Task performance denotes the effectiveness with which an agent performs a given task, and the performance metrics can vary for different tasks. In these methods, the design of the reward function is based on task-driven measures, which often include some problem-specific information, especially the task performance of the robot, task performance of the human, or both. For a quick summary, see Table 3.

5.3.1. Human Task Performance Driven Methods

In these human task performance driven methods, the reward function is based on the user’s success in performing a task related to the interaction with the robot. The studies in this category are [47,92].

5.3.2. Robot Task Performance Driven Methods

In these methods, the reward design depends on the robot’s task performance. Robot behaviors that satisfy the user’s preferences, accurate completion of the task, finishing the task within a desired amount of time, visiting certain states, and robot actions that benefit or satisfy the user are examples for task performance measures. The studies in this category are [1,3,35,36,46,60,62,67,70,85,86].

5.3.3. Human and Robot Task Performance Driven Methods

In the previous two sections, we listed the studies using task performance of the robot and human as reward signal.
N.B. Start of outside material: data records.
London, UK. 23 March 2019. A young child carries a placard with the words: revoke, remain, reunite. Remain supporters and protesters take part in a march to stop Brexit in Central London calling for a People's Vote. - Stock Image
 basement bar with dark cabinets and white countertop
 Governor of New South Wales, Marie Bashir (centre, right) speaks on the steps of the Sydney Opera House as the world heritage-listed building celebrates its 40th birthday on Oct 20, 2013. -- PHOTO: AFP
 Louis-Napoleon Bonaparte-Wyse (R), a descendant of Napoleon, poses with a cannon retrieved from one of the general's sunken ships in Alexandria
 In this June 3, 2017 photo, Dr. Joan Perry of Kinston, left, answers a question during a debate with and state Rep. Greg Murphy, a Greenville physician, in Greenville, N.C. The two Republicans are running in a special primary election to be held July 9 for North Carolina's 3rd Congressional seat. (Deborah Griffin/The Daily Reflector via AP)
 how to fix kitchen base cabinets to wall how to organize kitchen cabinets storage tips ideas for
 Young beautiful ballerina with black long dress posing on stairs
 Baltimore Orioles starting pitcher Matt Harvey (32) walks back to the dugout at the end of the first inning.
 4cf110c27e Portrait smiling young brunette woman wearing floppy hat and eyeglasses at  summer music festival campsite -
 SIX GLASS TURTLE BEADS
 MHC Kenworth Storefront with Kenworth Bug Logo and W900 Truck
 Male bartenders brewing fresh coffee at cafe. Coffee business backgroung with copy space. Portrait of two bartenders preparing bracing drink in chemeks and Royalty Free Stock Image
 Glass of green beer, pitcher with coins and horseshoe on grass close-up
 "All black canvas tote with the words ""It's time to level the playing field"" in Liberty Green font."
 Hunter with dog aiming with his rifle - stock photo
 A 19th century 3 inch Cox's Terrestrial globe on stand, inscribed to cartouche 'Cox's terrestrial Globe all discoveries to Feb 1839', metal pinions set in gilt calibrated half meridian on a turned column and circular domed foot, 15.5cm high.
There are also studies that use a combination of the human’s and the robot’s task performance as reward signal. As an example, in [33,72] the robot received the highest reward if the user completed the task successfully. The robot also received reward for its actions that were suitable for the current situation. Likewise, in [61], the robot was rewarded based on actions that transitioned the user into a desirable state (e.g., completing the activity). Other papers in this category are [33,71,72].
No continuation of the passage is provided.